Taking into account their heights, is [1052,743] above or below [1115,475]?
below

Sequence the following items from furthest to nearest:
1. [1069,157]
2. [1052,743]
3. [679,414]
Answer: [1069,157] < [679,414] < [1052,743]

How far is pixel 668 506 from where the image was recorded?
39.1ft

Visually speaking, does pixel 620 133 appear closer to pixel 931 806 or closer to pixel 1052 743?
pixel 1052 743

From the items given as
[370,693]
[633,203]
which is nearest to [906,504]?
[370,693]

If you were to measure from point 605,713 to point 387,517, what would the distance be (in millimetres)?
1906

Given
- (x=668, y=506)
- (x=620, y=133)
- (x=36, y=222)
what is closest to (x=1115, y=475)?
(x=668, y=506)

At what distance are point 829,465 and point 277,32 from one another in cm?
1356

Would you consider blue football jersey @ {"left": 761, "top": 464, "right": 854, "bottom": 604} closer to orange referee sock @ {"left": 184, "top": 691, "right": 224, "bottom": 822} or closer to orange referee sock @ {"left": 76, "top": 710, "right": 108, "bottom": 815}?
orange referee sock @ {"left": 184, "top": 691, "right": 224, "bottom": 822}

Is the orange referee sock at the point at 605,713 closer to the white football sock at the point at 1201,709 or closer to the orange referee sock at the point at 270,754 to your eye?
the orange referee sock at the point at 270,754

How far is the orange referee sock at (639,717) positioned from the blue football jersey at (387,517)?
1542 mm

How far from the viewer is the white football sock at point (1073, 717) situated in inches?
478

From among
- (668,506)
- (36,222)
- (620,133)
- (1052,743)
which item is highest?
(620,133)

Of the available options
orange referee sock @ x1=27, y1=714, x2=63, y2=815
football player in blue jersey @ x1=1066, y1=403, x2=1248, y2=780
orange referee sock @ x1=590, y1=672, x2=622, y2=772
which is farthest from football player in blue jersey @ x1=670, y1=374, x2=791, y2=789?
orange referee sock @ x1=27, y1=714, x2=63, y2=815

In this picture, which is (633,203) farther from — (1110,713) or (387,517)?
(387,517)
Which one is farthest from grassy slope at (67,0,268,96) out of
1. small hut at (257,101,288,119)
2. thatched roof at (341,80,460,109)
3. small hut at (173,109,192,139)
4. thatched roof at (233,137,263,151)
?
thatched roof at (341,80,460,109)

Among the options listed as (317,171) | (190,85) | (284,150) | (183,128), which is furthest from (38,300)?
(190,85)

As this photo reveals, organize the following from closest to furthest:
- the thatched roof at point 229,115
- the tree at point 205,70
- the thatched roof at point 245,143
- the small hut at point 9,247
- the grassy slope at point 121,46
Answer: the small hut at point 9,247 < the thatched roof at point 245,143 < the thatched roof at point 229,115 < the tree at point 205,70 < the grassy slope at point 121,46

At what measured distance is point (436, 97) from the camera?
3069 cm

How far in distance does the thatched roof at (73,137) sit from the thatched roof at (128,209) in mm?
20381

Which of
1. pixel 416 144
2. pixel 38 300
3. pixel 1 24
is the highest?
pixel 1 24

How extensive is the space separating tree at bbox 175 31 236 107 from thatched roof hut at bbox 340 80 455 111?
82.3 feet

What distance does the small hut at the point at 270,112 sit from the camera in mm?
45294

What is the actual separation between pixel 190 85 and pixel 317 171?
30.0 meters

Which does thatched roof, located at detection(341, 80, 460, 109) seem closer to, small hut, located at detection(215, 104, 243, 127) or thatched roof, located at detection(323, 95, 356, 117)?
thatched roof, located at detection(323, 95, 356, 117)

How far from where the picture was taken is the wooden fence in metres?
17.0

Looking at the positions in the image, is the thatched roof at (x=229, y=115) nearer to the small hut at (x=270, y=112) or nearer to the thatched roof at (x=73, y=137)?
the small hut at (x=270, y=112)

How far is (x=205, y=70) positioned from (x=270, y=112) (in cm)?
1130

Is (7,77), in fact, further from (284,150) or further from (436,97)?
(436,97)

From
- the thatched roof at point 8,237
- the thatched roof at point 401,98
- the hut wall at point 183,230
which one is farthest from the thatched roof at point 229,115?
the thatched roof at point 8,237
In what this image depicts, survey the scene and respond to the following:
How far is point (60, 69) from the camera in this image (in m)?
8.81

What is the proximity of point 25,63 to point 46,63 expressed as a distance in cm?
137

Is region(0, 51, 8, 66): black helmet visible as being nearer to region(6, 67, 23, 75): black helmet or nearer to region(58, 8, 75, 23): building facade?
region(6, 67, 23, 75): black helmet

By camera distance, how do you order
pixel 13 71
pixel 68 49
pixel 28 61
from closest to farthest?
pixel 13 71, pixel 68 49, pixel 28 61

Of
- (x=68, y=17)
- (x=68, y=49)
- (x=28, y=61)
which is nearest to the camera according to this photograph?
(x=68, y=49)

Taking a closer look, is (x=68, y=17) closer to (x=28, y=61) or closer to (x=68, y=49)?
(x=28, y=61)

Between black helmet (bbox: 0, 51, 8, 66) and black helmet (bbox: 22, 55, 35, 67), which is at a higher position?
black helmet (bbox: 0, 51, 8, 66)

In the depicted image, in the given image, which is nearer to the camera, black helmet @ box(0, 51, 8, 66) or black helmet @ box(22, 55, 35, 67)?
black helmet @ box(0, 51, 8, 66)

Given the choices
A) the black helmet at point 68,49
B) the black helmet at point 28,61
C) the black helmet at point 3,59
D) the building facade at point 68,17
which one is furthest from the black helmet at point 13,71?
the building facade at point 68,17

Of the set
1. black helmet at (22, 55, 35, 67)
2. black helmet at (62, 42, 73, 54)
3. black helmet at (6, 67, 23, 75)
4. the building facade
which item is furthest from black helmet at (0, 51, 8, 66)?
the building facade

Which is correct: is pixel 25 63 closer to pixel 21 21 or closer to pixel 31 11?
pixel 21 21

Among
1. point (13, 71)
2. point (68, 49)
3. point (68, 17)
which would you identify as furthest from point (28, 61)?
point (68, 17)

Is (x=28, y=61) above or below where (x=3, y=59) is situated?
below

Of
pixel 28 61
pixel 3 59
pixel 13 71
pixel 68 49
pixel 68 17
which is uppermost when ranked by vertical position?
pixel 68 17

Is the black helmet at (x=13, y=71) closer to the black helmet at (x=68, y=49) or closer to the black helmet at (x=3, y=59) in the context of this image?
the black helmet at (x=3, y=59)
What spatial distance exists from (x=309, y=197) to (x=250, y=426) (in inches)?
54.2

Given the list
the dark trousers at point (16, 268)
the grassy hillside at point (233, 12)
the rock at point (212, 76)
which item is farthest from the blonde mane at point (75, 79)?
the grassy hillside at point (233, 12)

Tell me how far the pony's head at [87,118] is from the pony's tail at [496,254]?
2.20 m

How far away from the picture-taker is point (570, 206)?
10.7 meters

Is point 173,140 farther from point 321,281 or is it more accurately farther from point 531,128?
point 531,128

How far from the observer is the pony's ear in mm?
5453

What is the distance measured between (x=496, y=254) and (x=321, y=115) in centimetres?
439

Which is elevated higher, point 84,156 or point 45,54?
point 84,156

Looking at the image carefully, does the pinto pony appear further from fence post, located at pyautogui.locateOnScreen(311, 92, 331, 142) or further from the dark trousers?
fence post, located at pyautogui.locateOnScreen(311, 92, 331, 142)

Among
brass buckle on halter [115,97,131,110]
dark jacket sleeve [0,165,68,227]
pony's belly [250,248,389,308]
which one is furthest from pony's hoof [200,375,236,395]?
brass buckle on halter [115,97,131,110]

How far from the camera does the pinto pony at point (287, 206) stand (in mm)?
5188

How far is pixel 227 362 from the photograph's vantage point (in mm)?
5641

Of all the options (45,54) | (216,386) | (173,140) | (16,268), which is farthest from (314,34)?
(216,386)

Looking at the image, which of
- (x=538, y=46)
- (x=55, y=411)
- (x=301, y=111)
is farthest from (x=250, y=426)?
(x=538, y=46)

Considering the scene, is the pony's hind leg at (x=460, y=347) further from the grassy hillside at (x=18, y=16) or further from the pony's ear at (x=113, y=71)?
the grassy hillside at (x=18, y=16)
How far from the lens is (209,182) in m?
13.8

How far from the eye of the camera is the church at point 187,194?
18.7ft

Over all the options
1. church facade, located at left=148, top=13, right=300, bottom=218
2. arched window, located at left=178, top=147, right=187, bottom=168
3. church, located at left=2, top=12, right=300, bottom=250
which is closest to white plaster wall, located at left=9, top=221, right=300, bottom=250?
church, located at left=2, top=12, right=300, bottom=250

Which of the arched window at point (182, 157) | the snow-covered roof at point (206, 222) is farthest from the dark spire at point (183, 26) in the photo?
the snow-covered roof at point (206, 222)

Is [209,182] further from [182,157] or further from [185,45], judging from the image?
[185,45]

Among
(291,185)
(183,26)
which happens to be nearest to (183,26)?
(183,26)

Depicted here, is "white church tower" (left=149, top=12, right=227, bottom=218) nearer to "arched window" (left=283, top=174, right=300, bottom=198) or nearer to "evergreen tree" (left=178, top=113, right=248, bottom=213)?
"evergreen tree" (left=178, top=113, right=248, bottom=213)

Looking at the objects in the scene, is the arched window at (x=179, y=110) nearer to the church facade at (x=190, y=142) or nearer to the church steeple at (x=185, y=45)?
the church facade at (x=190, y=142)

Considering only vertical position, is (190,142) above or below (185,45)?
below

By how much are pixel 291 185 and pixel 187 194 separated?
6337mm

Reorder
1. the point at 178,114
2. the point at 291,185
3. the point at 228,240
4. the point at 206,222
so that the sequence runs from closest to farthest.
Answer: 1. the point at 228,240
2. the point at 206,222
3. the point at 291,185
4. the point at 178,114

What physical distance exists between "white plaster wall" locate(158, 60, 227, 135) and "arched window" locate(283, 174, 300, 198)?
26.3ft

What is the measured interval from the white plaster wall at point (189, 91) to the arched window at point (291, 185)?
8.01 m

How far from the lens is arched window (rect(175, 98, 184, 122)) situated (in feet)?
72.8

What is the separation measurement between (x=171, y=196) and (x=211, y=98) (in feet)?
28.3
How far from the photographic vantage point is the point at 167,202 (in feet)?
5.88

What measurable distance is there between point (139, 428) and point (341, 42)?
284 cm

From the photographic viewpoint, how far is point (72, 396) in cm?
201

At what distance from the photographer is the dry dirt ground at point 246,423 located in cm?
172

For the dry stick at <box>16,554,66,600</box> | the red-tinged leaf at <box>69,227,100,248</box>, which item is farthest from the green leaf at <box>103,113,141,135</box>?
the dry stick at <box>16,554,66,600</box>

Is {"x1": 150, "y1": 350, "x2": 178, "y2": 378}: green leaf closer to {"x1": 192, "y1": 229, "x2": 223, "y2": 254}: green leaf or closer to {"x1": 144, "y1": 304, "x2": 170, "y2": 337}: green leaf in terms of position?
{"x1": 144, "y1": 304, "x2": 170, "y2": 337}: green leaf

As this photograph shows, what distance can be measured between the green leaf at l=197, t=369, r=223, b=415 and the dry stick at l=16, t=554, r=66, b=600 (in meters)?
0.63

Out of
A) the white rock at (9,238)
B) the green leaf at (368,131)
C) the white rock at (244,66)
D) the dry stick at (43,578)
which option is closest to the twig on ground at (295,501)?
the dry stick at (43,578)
|---|
__WHAT TO DO__.
Convert the lines starting at the one that contains "Is (7,77), in" and ending after the one that contains "pixel 13 71, pixel 68 49, pixel 28 61" into a Markdown table with the columns Number and Line, skipping blank lines. Number each line in order and include both end lines.

__THE RESULT__.
| Number | Line |
|---|---|
| 1 | Is (7,77), in fact, further from (284,150) or further from (436,97)? |
| 2 | (436,97) |
| 3 | From |
| 4 | - the thatched roof at point 8,237 |
| 5 | - the thatched roof at point 401,98 |
| 6 | - the hut wall at point 183,230 |
| 7 | which one is farthest from the thatched roof at point 229,115? |
| 8 | the thatched roof at point 8,237 |
| 9 | In what this image depicts, survey the scene and respond to the following: |
| 10 | How far is point (60, 69) from the camera in this image (in m)? |
| 11 | 8.81 |
| 12 | What is the proximity of point 25,63 to point 46,63 expressed as a distance in cm? |
| 13 | 137 |
| 14 | Is region(0, 51, 8, 66): black helmet visible as being nearer to region(6, 67, 23, 75): black helmet or nearer to region(58, 8, 75, 23): building facade? |
| 15 | region(6, 67, 23, 75): black helmet |
| 16 | By camera distance, how do you order |
| 17 | pixel 13 71 |
| 18 | pixel 68 49 |
| 19 | pixel 28 61 |
| 20 | from closest to farthest? |
| 21 | pixel 13 71, pixel 68 49, pixel 28 61 |